Я положила трубку, чтобы не наговорить ему того, о чем потом буду жалеть. Иногда мне казалось, что мир состоит из людей, считающих, что лучше знают, как мне поступать.
Корабль разворачивался, а я стояла у поручней, подставив лицо ветру, — он ласково касался моих щек, и это успокаивало. Люку я звонить не стала. Сам позвонит. И я найду, что ему сказать. Заодно успокоюсь, переживу обиду и злость и смогу разговаривать разумно — во всяком случае я очень на это надеялась. Потому что я так соскучилась по нему, меня так штормило, так кидало от нежности и гордости за него к желанию надавать пощечин, сделать больно и наорать, что становилось страшно.

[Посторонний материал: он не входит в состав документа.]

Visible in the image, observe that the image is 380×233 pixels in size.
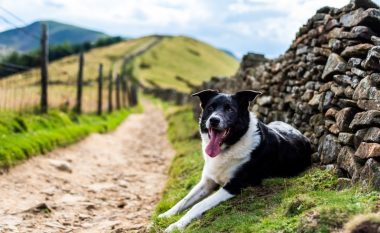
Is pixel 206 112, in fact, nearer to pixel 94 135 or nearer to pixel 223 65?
pixel 94 135

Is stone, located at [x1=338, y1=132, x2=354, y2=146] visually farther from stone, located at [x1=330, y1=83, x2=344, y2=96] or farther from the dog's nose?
the dog's nose

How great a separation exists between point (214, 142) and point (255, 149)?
744 mm

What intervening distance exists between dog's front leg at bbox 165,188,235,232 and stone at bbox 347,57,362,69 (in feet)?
10.4

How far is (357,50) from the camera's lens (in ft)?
29.8

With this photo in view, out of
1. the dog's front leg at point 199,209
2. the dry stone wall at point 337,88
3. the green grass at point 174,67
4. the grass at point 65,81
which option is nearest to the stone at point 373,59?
the dry stone wall at point 337,88

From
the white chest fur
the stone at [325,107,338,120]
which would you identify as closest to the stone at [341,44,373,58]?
the stone at [325,107,338,120]

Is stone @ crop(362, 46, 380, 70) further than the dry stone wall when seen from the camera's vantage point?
Yes

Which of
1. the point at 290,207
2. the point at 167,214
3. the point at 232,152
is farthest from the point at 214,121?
the point at 290,207

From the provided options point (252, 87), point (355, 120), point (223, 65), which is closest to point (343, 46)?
point (355, 120)

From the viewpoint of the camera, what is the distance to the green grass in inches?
5261

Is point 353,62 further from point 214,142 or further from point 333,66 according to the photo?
point 214,142

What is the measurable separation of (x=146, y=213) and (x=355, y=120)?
454cm

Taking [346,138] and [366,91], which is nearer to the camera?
[366,91]

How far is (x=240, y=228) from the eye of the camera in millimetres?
6809
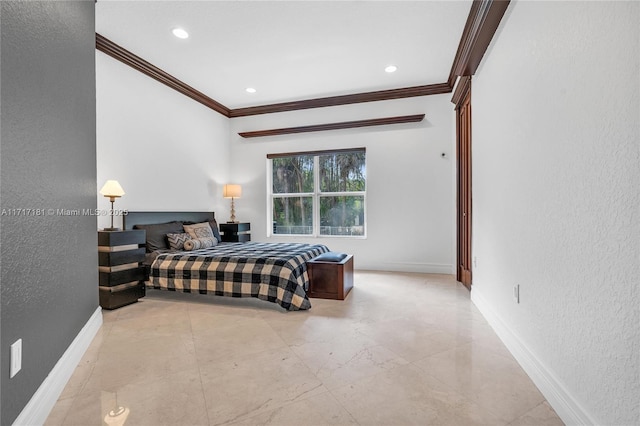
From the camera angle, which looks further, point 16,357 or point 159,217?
point 159,217

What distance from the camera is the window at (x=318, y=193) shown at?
5.25 metres

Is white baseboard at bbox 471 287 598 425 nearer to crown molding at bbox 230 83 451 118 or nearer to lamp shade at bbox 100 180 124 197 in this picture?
crown molding at bbox 230 83 451 118

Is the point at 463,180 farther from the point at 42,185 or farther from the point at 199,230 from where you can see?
the point at 42,185

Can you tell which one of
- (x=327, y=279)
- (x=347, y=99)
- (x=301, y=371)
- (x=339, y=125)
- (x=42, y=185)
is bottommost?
(x=301, y=371)

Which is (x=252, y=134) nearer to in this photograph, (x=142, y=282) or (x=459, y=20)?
(x=142, y=282)

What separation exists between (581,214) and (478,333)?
1.42m

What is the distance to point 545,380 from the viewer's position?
165cm

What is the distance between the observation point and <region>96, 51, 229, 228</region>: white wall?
11.7 feet

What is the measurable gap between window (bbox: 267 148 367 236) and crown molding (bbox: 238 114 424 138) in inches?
15.2

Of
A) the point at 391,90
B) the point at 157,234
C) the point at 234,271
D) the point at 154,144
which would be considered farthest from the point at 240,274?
the point at 391,90

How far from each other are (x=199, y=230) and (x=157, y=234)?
1.91 feet

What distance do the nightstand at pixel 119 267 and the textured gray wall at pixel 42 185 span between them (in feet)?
2.34

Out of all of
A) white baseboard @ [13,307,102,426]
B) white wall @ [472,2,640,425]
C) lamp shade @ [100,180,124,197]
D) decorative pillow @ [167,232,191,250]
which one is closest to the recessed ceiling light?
lamp shade @ [100,180,124,197]

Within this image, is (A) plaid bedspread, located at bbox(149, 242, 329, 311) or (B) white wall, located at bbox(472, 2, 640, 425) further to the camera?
(A) plaid bedspread, located at bbox(149, 242, 329, 311)
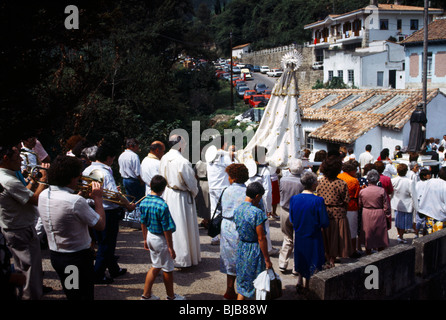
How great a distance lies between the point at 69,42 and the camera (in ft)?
14.7

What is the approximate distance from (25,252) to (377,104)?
21.9 m

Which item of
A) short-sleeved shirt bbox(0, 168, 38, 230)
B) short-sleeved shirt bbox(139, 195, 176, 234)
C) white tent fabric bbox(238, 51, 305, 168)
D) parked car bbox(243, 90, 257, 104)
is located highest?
parked car bbox(243, 90, 257, 104)

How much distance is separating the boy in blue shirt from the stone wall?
4944 centimetres

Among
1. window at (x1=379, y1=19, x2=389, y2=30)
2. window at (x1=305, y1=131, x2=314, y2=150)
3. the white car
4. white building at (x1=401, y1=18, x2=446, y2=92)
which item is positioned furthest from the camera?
the white car

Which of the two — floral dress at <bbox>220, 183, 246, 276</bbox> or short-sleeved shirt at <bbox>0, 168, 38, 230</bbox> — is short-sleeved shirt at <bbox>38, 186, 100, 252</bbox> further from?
floral dress at <bbox>220, 183, 246, 276</bbox>

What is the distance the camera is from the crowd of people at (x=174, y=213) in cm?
420

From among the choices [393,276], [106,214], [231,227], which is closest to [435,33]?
[393,276]

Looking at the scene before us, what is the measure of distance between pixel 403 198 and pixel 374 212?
153cm

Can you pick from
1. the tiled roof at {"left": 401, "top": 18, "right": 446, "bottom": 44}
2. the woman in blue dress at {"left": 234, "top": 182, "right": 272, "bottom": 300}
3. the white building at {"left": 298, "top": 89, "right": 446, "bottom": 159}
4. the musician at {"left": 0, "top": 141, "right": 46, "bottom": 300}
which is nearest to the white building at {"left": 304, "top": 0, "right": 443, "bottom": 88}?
the tiled roof at {"left": 401, "top": 18, "right": 446, "bottom": 44}

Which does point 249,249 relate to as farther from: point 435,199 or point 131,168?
point 435,199

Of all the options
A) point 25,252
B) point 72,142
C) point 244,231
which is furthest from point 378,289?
point 72,142

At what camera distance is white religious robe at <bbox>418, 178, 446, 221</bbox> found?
25.6 feet

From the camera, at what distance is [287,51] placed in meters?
64.0
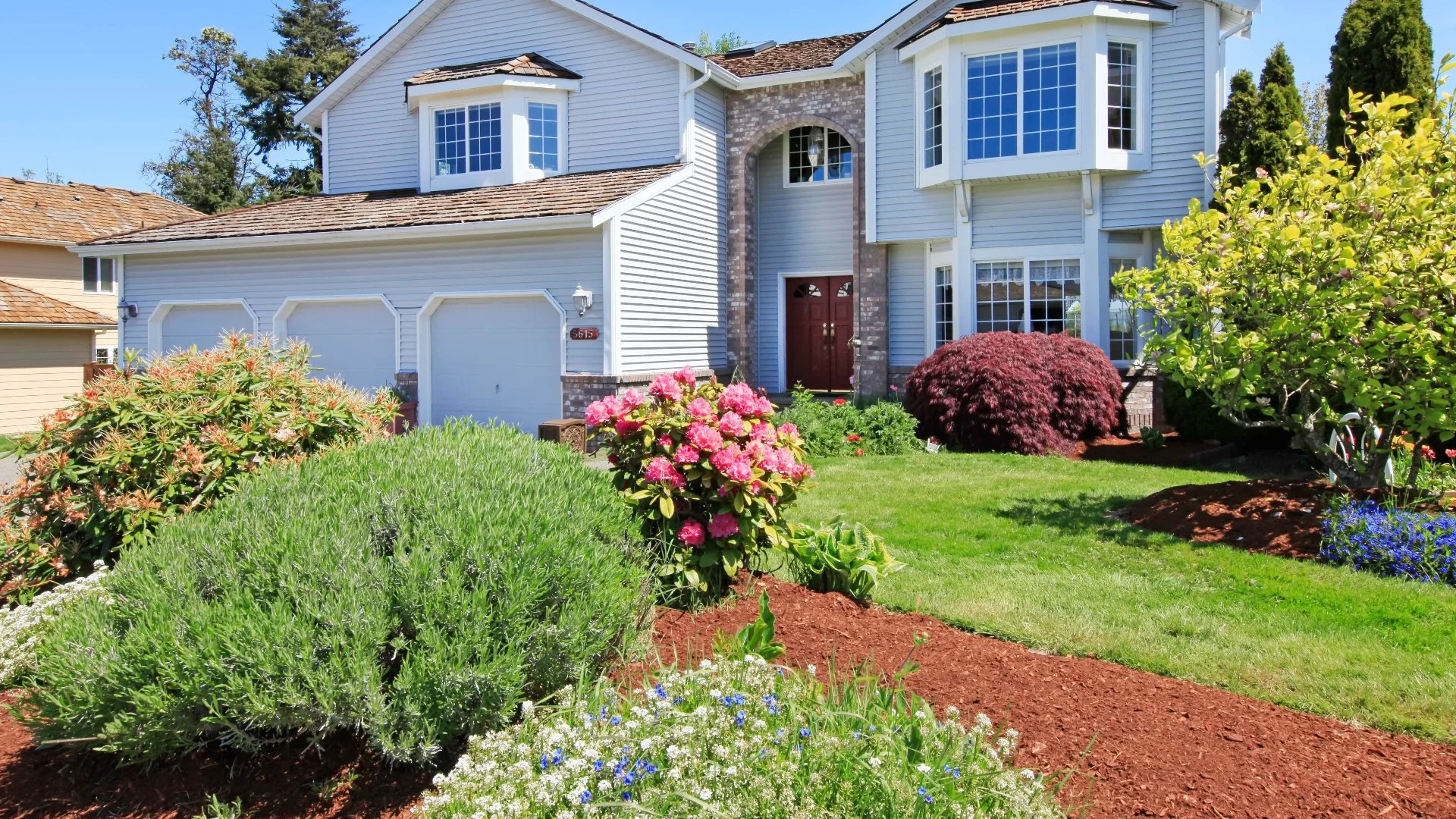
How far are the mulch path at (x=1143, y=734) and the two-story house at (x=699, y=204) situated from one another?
10.6m

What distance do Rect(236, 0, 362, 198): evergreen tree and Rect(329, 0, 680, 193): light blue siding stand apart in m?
22.2

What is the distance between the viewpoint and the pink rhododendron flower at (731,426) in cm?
518

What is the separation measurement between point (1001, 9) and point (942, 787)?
1447 cm

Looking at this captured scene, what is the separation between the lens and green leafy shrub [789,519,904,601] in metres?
5.54

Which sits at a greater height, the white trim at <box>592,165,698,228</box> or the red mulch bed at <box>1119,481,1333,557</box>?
the white trim at <box>592,165,698,228</box>

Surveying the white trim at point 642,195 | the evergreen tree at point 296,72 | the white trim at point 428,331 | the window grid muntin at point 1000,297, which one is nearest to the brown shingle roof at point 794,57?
the white trim at point 642,195


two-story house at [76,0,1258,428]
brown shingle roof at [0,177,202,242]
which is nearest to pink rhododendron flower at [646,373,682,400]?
two-story house at [76,0,1258,428]

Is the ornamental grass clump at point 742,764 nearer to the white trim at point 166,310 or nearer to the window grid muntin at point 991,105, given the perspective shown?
A: the window grid muntin at point 991,105

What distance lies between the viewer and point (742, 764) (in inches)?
115

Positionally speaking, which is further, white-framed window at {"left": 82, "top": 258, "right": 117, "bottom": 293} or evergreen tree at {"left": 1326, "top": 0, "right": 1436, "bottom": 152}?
white-framed window at {"left": 82, "top": 258, "right": 117, "bottom": 293}

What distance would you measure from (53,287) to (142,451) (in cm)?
2728

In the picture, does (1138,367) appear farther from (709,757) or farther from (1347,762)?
(709,757)

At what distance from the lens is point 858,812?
9.42 ft

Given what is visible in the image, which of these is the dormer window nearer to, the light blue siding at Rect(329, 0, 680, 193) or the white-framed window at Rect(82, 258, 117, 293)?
the light blue siding at Rect(329, 0, 680, 193)
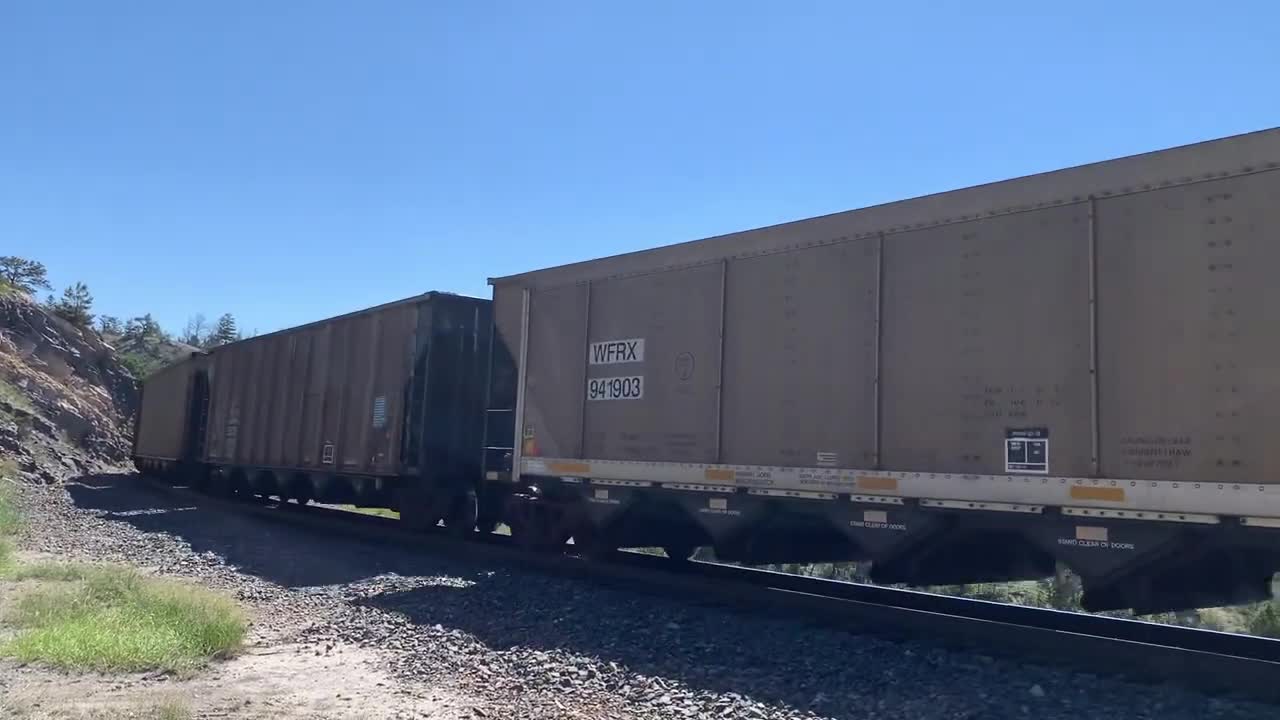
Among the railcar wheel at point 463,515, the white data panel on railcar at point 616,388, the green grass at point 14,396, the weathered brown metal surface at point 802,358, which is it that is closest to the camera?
the weathered brown metal surface at point 802,358

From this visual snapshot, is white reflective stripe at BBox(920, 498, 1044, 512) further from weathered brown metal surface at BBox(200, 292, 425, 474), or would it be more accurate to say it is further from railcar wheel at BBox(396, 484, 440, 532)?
weathered brown metal surface at BBox(200, 292, 425, 474)

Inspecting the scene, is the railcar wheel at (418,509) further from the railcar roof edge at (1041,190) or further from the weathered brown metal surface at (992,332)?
the railcar roof edge at (1041,190)

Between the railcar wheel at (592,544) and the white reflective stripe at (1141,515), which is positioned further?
the railcar wheel at (592,544)

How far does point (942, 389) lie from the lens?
7977 mm

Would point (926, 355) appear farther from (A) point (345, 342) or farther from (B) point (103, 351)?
(B) point (103, 351)

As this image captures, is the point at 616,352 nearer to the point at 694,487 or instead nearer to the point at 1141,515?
the point at 694,487

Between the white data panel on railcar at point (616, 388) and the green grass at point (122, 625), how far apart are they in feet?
14.8

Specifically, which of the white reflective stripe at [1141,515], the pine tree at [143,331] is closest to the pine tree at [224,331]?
the pine tree at [143,331]

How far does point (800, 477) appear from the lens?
895cm

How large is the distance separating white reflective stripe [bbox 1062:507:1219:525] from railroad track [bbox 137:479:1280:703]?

"Да, беременность сделала тебя еще и агрессивной".
Но ветер уже остудил мою голову, и я только улыбнулась и приложила руку к животу, прислушиваясь к себе. Иногда, очень редко, что-то сдвигалось во мне, словно на бурю эмоций опускали задвижку, и я на несколько минут погружалась в непривычный блаженный покой. Как сейчас.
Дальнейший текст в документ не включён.